**What is being asked**. Extract every line of the data below and reproduce each one word for word, without changes.

**Supplied data**.
[Start]

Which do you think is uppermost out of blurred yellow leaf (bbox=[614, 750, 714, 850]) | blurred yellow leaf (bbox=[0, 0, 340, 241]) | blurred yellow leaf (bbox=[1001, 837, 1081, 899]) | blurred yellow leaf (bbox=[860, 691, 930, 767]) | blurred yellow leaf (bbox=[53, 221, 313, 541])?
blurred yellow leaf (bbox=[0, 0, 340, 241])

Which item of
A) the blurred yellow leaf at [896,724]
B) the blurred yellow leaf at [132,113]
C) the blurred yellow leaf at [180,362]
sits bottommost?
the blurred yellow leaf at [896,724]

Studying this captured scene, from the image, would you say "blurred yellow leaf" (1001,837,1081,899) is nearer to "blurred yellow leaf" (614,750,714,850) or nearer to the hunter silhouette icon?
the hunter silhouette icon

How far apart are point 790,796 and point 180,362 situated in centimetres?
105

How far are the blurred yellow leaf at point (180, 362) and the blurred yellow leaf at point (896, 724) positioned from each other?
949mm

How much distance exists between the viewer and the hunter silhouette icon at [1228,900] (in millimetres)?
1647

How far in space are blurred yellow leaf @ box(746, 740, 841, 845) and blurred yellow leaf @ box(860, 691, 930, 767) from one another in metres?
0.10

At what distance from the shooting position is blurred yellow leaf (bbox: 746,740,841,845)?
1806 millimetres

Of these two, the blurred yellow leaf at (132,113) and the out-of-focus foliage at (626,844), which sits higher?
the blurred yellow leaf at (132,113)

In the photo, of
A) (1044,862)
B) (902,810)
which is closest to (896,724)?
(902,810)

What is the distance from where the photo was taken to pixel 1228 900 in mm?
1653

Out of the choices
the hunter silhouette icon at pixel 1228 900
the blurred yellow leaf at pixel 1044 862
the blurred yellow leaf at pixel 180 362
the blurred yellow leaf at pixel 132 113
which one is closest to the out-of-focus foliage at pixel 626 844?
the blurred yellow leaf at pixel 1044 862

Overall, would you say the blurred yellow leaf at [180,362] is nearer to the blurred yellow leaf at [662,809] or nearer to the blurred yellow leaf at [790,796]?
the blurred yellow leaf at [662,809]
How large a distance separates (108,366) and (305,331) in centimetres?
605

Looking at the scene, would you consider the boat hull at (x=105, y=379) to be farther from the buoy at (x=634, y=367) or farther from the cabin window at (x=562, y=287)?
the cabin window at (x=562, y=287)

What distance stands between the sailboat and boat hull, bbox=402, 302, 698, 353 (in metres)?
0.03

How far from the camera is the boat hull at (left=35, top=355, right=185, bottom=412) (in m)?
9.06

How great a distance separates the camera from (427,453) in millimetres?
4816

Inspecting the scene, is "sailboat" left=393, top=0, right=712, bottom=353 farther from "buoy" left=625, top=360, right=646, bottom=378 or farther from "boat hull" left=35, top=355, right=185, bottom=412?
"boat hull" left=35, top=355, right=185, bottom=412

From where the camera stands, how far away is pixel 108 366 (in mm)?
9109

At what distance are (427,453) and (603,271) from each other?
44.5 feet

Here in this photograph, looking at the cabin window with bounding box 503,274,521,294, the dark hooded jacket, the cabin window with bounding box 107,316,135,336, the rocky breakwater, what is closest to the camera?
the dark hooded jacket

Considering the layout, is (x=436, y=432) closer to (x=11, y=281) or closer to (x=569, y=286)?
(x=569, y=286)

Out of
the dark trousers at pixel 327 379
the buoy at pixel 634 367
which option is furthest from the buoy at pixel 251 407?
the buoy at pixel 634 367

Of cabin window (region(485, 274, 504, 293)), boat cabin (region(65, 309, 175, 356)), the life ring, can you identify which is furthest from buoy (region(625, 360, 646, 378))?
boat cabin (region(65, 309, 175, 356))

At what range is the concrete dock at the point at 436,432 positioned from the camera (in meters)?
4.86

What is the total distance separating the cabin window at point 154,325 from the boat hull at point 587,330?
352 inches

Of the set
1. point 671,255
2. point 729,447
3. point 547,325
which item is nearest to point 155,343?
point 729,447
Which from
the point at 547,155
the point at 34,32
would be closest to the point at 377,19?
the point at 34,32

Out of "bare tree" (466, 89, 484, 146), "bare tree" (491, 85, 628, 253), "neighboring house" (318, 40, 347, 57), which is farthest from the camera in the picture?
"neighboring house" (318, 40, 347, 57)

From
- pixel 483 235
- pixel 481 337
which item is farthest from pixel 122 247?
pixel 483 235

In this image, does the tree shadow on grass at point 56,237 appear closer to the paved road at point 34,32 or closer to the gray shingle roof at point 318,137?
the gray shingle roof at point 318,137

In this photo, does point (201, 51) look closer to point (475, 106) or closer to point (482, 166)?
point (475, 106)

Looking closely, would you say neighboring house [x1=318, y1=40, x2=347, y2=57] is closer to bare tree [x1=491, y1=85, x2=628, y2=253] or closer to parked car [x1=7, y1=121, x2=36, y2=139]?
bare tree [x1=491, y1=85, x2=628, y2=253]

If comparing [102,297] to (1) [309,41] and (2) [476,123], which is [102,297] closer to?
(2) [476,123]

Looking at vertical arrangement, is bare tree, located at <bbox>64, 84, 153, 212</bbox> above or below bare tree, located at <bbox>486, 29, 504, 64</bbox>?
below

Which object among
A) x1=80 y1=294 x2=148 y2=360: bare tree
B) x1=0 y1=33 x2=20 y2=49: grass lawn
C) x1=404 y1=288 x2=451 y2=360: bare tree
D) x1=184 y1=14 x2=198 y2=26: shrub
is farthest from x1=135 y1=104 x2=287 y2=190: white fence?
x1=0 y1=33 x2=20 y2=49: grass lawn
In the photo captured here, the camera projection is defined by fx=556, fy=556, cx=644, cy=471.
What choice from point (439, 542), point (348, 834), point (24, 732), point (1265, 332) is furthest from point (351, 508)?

[End]

**Finished exercise**.
Which do you think is uppermost out of blurred yellow leaf (bbox=[614, 750, 714, 850]) | blurred yellow leaf (bbox=[0, 0, 340, 241]) | blurred yellow leaf (bbox=[1001, 837, 1081, 899]) | blurred yellow leaf (bbox=[860, 691, 930, 767]) | blurred yellow leaf (bbox=[53, 221, 313, 541])?
blurred yellow leaf (bbox=[0, 0, 340, 241])

Which item of
A) the blurred yellow leaf at [896,724]
B) the blurred yellow leaf at [132,113]
C) the blurred yellow leaf at [180,362]
sits bottommost?
the blurred yellow leaf at [896,724]

Studying this captured scene, from the image, would you say "blurred yellow leaf" (1001,837,1081,899) is nearer to "blurred yellow leaf" (614,750,714,850) or nearer to the hunter silhouette icon?
the hunter silhouette icon

How far apart are point 790,796 and point 180,362 situated in centimetres?
105

How far are the blurred yellow leaf at point (180, 362) and the blurred yellow leaf at point (896, 724) positioned from each other?
949mm

How much distance exists between the viewer and the hunter silhouette icon at [1228,900] (in millimetres)?
1647

How far in space are blurred yellow leaf @ box(746, 740, 841, 845) and blurred yellow leaf @ box(860, 691, 930, 767) from one another in metres?
0.10

At what distance from the shooting position is blurred yellow leaf (bbox: 746,740,841,845)?
1806 millimetres

Of these two, the blurred yellow leaf at (132,113) and the out-of-focus foliage at (626,844), which sits higher?
the blurred yellow leaf at (132,113)

In the photo, of
A) (1044,862)
B) (902,810)
which is closest to (896,724)?
(902,810)

What is the distance from where the photo was taken to pixel 1228 900 in mm?
1653

Out of the choices
the hunter silhouette icon at pixel 1228 900
the blurred yellow leaf at pixel 1044 862
the blurred yellow leaf at pixel 180 362
the blurred yellow leaf at pixel 132 113
which one is closest to the out-of-focus foliage at pixel 626 844?
the blurred yellow leaf at pixel 1044 862

Overall, would you say the blurred yellow leaf at [180,362] is nearer to the blurred yellow leaf at [662,809] or nearer to the blurred yellow leaf at [790,796]?
the blurred yellow leaf at [662,809]
How large a distance separates (108,366) and (305,331) in centimetres?
605

Looking at the scene, would you consider the boat hull at (x=105, y=379) to be farther from the buoy at (x=634, y=367) or farther from the cabin window at (x=562, y=287)?
the cabin window at (x=562, y=287)

What distance stands between the sailboat and boat hull, bbox=402, 302, 698, 353 (in metres)?
0.03

How far from the camera is the boat hull at (left=35, top=355, right=185, bottom=412) (in m)?
9.06

How great a distance separates the camera from (427,453) in millimetres?
4816

Inspecting the scene, is "sailboat" left=393, top=0, right=712, bottom=353 farther from "buoy" left=625, top=360, right=646, bottom=378 or farther from "boat hull" left=35, top=355, right=185, bottom=412?
"boat hull" left=35, top=355, right=185, bottom=412

From where the camera stands, how far away is pixel 108 366 (in mm)?
9109

At what distance are (427,453) and (603,271) from each other?
44.5 feet

Here in this photograph, looking at the cabin window with bounding box 503,274,521,294, the dark hooded jacket, the cabin window with bounding box 107,316,135,336, the rocky breakwater, what is closest to the camera?
the dark hooded jacket

Considering the layout, is (x=436, y=432) closer to (x=11, y=281) or closer to (x=569, y=286)?
(x=569, y=286)

Out of
the dark trousers at pixel 327 379
the buoy at pixel 634 367
which option is furthest from the buoy at pixel 251 407?
the buoy at pixel 634 367

Of cabin window (region(485, 274, 504, 293)), boat cabin (region(65, 309, 175, 356)), the life ring, can you identify which is furthest from buoy (region(625, 360, 646, 378))?
boat cabin (region(65, 309, 175, 356))

At what range is the concrete dock at the point at 436,432 positioned from the camera (in meters)?
4.86

What is the total distance separating the cabin window at point 154,325 from the boat hull at point 587,330?
352 inches

Of the set
1. point 671,255
2. point 729,447
3. point 547,325
which item is nearest to point 155,343?
point 729,447
Which from
the point at 547,155
the point at 34,32
would be closest to the point at 377,19?
the point at 34,32

Out of "bare tree" (466, 89, 484, 146), "bare tree" (491, 85, 628, 253), "neighboring house" (318, 40, 347, 57), which is farthest from the camera in the picture?
"neighboring house" (318, 40, 347, 57)

From
- pixel 483 235
- pixel 481 337
which item is farthest from pixel 122 247?
pixel 483 235

In this image, does the tree shadow on grass at point 56,237 appear closer to the paved road at point 34,32 or closer to the gray shingle roof at point 318,137?
the gray shingle roof at point 318,137

In this photo, does point (201, 51) look closer to point (475, 106) or closer to point (482, 166)?
point (475, 106)

Looking closely, would you say neighboring house [x1=318, y1=40, x2=347, y2=57] is closer to bare tree [x1=491, y1=85, x2=628, y2=253] or closer to parked car [x1=7, y1=121, x2=36, y2=139]?
bare tree [x1=491, y1=85, x2=628, y2=253]

If comparing [102,297] to (1) [309,41] and (2) [476,123], which is [102,297] closer to?
(2) [476,123]

Looking at vertical arrangement, is bare tree, located at <bbox>64, 84, 153, 212</bbox> above or below bare tree, located at <bbox>486, 29, 504, 64</bbox>?
below

Which object among
A) x1=80 y1=294 x2=148 y2=360: bare tree
B) x1=0 y1=33 x2=20 y2=49: grass lawn
C) x1=404 y1=288 x2=451 y2=360: bare tree
D) x1=184 y1=14 x2=198 y2=26: shrub
is farthest from x1=135 y1=104 x2=287 y2=190: white fence?
x1=0 y1=33 x2=20 y2=49: grass lawn
In the photo captured here, the camera projection is defined by fx=556, fy=556, cx=644, cy=471.
What choice from point (439, 542), point (348, 834), point (24, 732), point (1265, 332) is furthest from point (351, 508)?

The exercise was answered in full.